OkapiNET: The creation of a portable search engine and Web interface

Summary
Aim and Objectives
Rationale and Benefits
The Current State of Okapi
Deliverables and Dissemination
- Okapi Search Engine
- Okapi Web Interface
Collaboration
References

Summary: The OkapiNET Project

The OkapiNET project is the latest in a long line of Okapi projects carried out by the Centre for Interactive Systems Research at City University. The project, which began at the beginning of January 1997 and will be completed in February 1998, is funded by the British Library's Research and Innovation Centre.
The Okapi experimental text retrieval system has become a well established evaluation facility for advanced methods in information retrieval. Okapi's success in the international Text REtrieval Conferences over the past four years has brought recognition and stimulated much interest within the IR research community. The time now seems opportune for increasing Okapi's visibility and accessibility. The overall aim of the project is to make Okapi more widely available than at present to demonstrate its capabilities and in turn create new opportunities for IR research and to assist in the technology transfer process. The specific objectives are twofold: 1) to design a portable search engine which can be used more widely as a research tool by other IR researchers, 2) to create a Web interface which will make Okapi more accessible via the Internet and demonstrate its full search capabilities. The rationale is not to develop Okapi into a product but to further develop it as a research platform which can impact on product development in information retrieval systems and applications.

Contents Section

The overall aim of the project is to make Okapi more widely available than at present to demonstrate its capabilities and in turn stimulate new research, which could promote the take-up of its proven statistical probabilistic retrieval techniques in commercial applications.

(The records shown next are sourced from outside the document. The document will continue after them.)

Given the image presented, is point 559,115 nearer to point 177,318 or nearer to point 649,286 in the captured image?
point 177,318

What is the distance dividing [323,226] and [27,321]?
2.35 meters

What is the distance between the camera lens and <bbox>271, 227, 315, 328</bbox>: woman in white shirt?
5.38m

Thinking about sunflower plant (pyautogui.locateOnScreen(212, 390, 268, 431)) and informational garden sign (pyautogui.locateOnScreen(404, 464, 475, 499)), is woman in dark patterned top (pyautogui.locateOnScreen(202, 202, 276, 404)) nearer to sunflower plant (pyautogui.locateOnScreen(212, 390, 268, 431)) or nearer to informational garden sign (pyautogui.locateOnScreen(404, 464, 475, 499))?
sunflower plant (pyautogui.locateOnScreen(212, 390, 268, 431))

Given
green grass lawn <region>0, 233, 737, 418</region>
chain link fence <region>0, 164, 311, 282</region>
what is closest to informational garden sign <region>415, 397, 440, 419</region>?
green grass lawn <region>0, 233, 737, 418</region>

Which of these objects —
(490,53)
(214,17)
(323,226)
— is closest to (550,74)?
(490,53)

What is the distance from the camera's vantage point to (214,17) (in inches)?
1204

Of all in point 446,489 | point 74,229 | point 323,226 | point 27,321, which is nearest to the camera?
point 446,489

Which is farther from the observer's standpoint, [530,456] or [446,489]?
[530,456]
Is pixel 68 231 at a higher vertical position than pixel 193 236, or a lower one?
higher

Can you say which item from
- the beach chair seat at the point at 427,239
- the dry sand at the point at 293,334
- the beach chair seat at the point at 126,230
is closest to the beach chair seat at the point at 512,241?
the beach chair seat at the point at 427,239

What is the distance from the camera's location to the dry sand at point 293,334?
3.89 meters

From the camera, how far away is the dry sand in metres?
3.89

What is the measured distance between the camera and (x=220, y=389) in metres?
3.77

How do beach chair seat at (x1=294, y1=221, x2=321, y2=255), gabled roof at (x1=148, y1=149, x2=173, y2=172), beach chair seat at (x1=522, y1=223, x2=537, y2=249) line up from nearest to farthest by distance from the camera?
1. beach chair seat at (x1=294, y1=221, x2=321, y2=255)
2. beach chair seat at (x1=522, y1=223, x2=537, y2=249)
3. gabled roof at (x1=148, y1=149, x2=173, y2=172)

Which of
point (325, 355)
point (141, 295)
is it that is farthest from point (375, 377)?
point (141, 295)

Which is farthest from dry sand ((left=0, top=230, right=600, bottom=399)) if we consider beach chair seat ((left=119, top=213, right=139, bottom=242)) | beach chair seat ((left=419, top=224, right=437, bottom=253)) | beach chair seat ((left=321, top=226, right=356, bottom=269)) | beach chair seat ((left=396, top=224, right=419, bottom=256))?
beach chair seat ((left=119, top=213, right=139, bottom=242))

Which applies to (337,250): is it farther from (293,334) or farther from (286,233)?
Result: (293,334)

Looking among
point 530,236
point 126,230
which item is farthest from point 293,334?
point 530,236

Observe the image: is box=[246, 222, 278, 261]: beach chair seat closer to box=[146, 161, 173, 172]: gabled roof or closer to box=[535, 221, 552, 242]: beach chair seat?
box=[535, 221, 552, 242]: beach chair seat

There are two specific objectives to achieve that aim:

To make the Okapi software portable so that it can be used more widely as a research tool by other researchers in the IR community.
To make Okapi more readily accessible via the Internet through a Web interface which can support and demonstrate its full search capabilities.

It is considered that the portability and WEB access are complementary objectives to achieve the general aim of the project as well as in terms of the resources required. That is to say, the same level of effort would be needed to meet both objectives as it would to limit ourselves to one or other.

Contents Section

Rationale and benefits

The rationale for the project is not to develop Okapi into a product, but to further develop it as a research platform which can impact on product development in information retrieval systems and applications. The development work can be viewed essentially as a more pro-active approach to the dissemination of our research and is considered to be a necessary way forward. This will behefit our research effort in several ways:

Firstly, our operational testing to date has been limited to library sites or to recruiting users on the local area network at City University or the London Business School. Widening access on the Internet will provide us with a global pool and greater variety of user groups. This in turn will enable us to study different sorts of information seeking activities and behaviours.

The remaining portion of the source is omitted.